Robert J. Lifton’s Destroying the World In Order to Save It tells the story of Aum Shinrikyo, the Japanese cult that released deadly sarin gas in a Tokyo subway in 1995. The gas attack killed eleven (13, by other sources) and injured thousands more. And even that was lucky; had the Aum scientists succeeded in making a purer form of the gas, the results would have been worse.
The center of Aum Shinrikyo was a guru called Asahara. His doctrine was an eclectic mix of traditions: Buddhism, Hinduism, Christian millenarianism, Nostradamus, whatever movies he had seen recently. He called himself Christ, the Lamb of God, and the only fully enlightened master in Japan.

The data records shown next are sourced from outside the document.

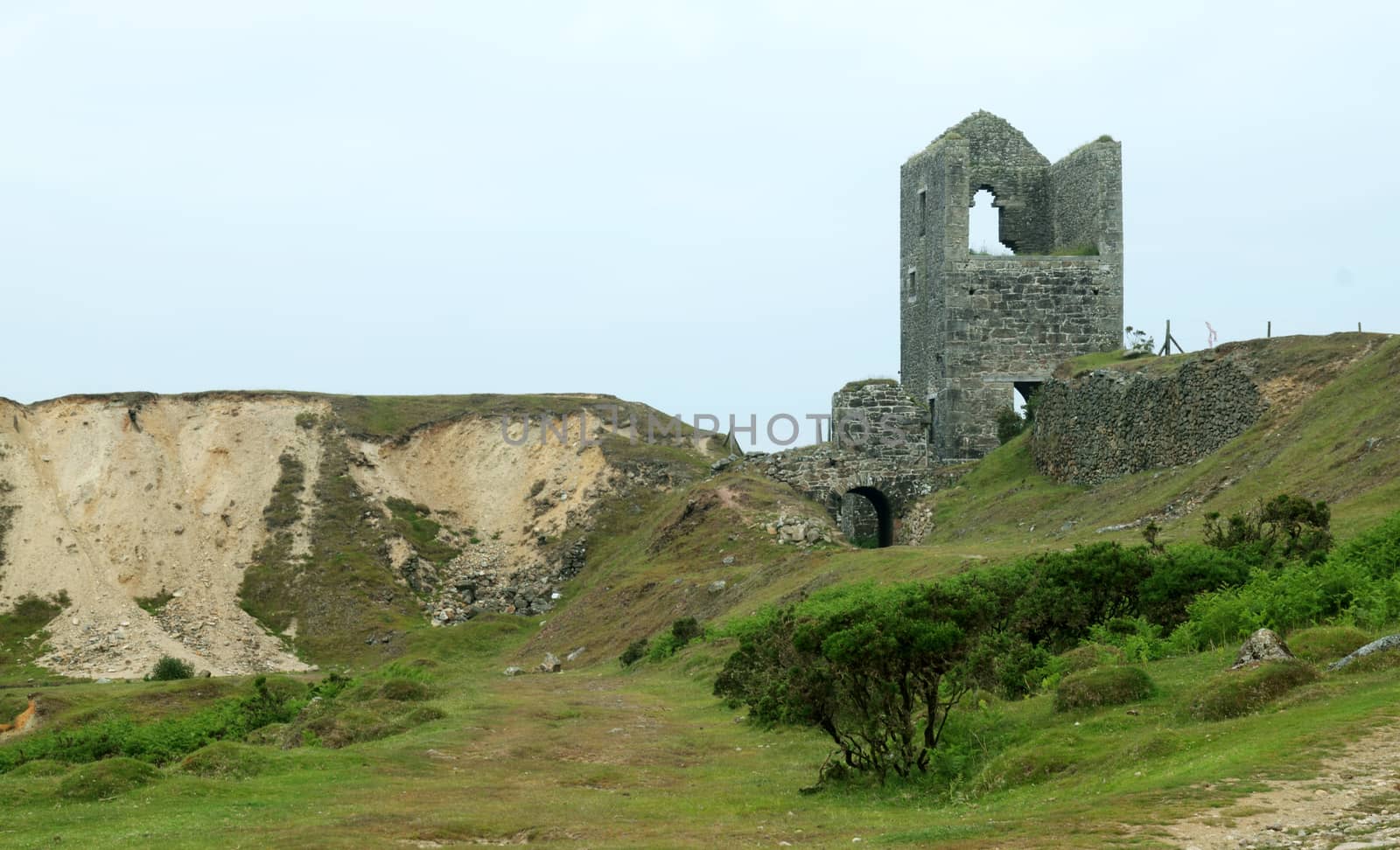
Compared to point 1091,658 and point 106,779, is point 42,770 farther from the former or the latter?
point 1091,658

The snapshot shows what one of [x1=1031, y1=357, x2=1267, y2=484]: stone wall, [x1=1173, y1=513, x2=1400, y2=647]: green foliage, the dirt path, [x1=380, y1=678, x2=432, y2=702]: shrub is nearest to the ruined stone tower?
[x1=1031, y1=357, x2=1267, y2=484]: stone wall

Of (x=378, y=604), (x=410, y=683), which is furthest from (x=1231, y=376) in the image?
(x=378, y=604)

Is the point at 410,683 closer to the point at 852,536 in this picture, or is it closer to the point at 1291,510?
the point at 1291,510

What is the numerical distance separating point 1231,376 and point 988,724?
20.7 meters

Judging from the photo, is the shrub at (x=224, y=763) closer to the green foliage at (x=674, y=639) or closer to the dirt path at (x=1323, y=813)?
the dirt path at (x=1323, y=813)

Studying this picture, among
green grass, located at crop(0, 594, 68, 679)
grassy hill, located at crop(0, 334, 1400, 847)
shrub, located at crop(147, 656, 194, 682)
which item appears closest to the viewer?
grassy hill, located at crop(0, 334, 1400, 847)

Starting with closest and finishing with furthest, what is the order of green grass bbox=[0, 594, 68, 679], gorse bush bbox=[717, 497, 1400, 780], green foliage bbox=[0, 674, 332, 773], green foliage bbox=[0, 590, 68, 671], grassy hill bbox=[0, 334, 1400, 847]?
grassy hill bbox=[0, 334, 1400, 847] < gorse bush bbox=[717, 497, 1400, 780] < green foliage bbox=[0, 674, 332, 773] < green grass bbox=[0, 594, 68, 679] < green foliage bbox=[0, 590, 68, 671]

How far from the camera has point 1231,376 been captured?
111 feet

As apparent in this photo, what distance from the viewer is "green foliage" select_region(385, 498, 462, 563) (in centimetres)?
5562

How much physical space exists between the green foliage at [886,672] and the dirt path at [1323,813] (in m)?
4.63

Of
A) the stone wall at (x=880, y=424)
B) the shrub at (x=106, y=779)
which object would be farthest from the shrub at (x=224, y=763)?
the stone wall at (x=880, y=424)

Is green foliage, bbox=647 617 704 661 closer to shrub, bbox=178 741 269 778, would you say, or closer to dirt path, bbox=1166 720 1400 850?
shrub, bbox=178 741 269 778

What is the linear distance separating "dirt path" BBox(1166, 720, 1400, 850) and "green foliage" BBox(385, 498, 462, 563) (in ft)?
153

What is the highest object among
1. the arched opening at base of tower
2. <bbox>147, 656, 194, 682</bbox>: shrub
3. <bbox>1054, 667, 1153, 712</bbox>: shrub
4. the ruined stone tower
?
the ruined stone tower
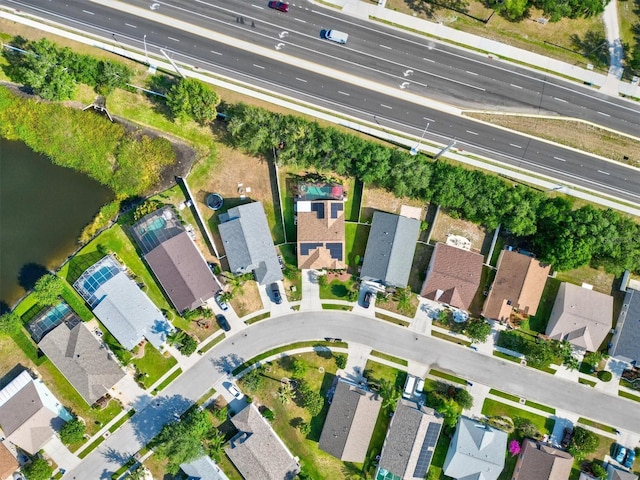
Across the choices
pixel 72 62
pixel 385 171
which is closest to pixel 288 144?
pixel 385 171

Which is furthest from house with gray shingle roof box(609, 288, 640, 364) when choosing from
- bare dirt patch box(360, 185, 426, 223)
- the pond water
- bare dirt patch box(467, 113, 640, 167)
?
the pond water

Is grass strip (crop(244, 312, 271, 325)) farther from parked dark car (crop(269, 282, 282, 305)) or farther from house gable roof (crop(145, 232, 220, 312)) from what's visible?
house gable roof (crop(145, 232, 220, 312))

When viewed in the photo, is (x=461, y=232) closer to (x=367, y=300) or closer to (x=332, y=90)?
(x=367, y=300)

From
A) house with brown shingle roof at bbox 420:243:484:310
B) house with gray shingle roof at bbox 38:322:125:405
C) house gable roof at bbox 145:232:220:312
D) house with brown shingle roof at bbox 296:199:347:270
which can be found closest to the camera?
house with gray shingle roof at bbox 38:322:125:405

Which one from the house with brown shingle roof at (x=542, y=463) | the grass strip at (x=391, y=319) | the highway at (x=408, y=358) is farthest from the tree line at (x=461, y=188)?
the house with brown shingle roof at (x=542, y=463)

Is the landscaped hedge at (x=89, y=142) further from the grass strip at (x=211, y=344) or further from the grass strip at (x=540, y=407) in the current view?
the grass strip at (x=540, y=407)

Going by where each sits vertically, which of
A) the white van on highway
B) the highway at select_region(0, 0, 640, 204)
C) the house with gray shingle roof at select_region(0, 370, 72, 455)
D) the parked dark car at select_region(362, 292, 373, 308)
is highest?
the white van on highway

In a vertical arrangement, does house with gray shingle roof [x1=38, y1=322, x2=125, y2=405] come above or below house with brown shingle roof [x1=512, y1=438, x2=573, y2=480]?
below

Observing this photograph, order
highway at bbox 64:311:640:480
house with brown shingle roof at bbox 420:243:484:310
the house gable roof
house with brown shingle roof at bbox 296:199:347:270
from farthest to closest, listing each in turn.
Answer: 1. highway at bbox 64:311:640:480
2. house with brown shingle roof at bbox 296:199:347:270
3. house with brown shingle roof at bbox 420:243:484:310
4. the house gable roof
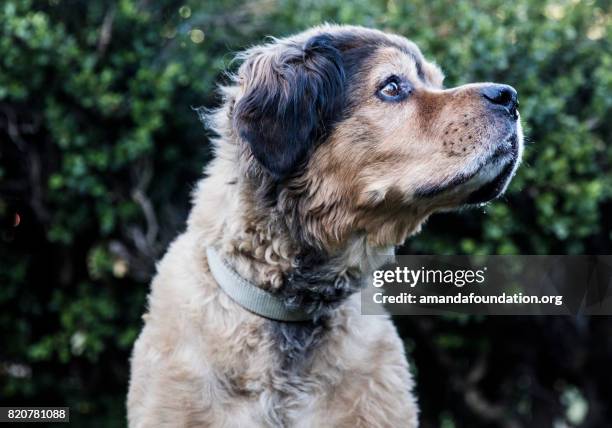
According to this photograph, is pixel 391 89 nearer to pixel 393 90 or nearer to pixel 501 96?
pixel 393 90

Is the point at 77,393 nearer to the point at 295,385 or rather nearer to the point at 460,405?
the point at 460,405

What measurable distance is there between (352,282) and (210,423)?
2.72ft

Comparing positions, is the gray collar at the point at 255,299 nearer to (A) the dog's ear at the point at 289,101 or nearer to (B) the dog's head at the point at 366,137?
(B) the dog's head at the point at 366,137

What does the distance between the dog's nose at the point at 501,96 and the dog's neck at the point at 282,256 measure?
775 millimetres

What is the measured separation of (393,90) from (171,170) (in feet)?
10.7

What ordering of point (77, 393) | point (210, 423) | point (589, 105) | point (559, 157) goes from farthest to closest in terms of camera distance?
point (77, 393) → point (589, 105) → point (559, 157) → point (210, 423)

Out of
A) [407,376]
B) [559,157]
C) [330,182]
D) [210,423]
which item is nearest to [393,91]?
[330,182]

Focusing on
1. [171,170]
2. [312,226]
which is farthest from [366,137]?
[171,170]

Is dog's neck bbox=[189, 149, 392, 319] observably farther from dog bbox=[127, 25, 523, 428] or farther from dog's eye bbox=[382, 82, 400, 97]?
dog's eye bbox=[382, 82, 400, 97]

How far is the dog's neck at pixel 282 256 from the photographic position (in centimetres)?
322

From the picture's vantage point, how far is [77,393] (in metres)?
6.81

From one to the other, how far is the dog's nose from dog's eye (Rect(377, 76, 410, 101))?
0.33m

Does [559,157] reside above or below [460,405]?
above

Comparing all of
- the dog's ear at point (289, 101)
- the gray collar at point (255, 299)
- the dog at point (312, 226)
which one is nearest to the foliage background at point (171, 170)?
the dog's ear at point (289, 101)
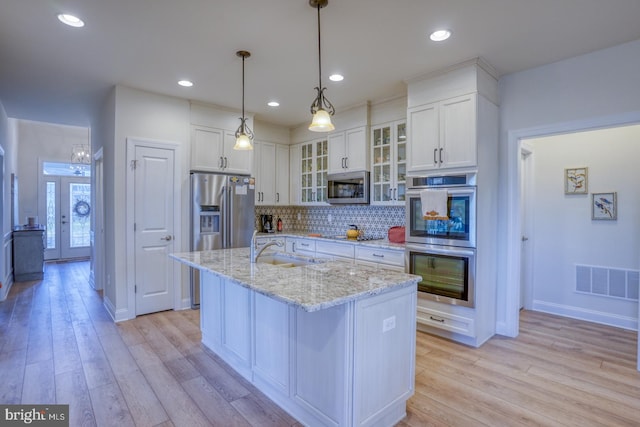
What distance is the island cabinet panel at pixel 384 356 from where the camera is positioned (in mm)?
1799

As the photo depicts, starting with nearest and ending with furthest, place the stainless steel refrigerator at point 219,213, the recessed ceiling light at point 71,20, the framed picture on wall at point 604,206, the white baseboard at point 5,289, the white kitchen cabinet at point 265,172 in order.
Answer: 1. the recessed ceiling light at point 71,20
2. the framed picture on wall at point 604,206
3. the stainless steel refrigerator at point 219,213
4. the white baseboard at point 5,289
5. the white kitchen cabinet at point 265,172

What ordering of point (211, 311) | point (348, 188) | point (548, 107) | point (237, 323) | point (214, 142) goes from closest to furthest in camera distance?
point (237, 323) < point (211, 311) < point (548, 107) < point (214, 142) < point (348, 188)

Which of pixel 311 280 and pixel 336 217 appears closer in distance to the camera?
pixel 311 280

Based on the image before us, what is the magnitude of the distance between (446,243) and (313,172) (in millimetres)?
2604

And he preached of a coming doomsday, a nuclear Armageddon which only he and his followers would survive.
The cult started as a yoga class in Asahara’s one-room apartment in Tokyo in the late 1980s. This was a time of many new religious movements in Japan, much like how the 1970s was an age of cults in the US. Aum grew quickly and obtained official recognition as a religious organization.
Early on Asahara attracted students from the educated elite, and so the movement spread through high status networks, attracting a much more skilled and wealthy group of adherents than did US cults like The People’s Temple or Heaven’s Gate. It also had a greater proportion of university students and graduates than did other new Japanese religious movements of the time. When the cult turned deadly, these educated members would be important in providing the expertise to acquire and manufacture weapons.